Stored data:
━━━
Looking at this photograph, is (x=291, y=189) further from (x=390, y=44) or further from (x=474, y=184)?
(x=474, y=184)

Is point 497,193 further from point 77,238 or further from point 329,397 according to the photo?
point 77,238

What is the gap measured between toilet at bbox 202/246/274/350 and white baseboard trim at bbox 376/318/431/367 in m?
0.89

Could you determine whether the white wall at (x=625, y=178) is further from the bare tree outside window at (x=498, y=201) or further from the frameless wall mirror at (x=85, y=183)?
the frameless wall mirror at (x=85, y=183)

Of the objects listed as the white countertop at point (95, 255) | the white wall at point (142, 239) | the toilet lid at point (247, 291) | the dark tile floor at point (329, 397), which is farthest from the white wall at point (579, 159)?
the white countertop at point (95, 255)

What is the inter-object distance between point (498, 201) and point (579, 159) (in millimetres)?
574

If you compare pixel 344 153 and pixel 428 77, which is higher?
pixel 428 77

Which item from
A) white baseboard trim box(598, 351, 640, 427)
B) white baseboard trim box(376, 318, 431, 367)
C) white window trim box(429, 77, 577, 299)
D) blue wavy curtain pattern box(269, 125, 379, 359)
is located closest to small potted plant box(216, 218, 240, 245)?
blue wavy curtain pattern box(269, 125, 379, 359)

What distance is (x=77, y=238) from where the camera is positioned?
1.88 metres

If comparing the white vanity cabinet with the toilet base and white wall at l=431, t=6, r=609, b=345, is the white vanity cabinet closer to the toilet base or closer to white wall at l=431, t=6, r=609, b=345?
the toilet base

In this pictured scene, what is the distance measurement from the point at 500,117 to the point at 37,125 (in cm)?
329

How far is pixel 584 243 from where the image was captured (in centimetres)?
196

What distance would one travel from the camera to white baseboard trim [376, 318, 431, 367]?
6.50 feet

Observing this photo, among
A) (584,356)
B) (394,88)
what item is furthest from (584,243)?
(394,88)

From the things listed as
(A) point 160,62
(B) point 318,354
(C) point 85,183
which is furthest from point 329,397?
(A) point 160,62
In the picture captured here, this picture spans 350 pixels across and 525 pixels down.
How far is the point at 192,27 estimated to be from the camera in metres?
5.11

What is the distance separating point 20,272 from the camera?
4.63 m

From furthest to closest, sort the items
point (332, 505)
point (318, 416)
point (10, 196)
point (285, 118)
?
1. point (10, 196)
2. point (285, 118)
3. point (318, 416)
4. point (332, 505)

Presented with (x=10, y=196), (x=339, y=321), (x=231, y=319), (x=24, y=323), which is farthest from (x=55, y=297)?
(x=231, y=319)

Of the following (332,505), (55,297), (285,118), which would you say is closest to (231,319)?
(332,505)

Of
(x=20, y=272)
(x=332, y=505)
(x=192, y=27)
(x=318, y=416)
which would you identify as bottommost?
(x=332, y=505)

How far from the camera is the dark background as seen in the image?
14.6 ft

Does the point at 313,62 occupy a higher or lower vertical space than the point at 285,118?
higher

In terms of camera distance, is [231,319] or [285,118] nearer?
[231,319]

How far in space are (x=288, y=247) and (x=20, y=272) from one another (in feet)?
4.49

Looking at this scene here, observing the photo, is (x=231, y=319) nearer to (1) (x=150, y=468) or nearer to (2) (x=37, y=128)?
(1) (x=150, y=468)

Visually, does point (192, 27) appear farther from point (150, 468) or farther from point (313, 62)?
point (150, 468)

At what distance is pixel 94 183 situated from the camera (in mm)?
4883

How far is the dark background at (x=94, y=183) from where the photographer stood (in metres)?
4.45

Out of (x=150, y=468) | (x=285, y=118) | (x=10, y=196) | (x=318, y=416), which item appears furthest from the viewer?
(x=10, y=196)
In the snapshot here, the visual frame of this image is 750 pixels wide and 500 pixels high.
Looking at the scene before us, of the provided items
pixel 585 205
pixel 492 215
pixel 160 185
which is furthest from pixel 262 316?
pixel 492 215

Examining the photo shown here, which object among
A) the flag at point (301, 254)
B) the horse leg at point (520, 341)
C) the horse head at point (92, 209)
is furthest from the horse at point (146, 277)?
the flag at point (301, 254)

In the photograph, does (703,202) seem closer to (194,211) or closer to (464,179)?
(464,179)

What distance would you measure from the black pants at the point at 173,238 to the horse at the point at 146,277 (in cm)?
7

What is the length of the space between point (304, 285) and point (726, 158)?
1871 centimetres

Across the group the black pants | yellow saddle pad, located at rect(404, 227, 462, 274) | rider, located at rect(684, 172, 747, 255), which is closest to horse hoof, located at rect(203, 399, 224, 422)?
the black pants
━━━
▸ THE PROBLEM
Rewrite everything in the items from the line containing "In the photograph, does" down to the line containing "1871 centimetres", including both of those lines, as a JSON list of strings with one string per line and no blank lines.

▸ RESULT OF THIS TASK
[
  "In the photograph, does (703,202) seem closer to (194,211) or closer to (464,179)?",
  "(464,179)",
  "What distance would you measure from the black pants at the point at 173,238 to the horse at the point at 146,277 (in cm)?",
  "7",
  "What is the length of the space between point (304, 285) and point (726, 158)?",
  "1871 centimetres"
]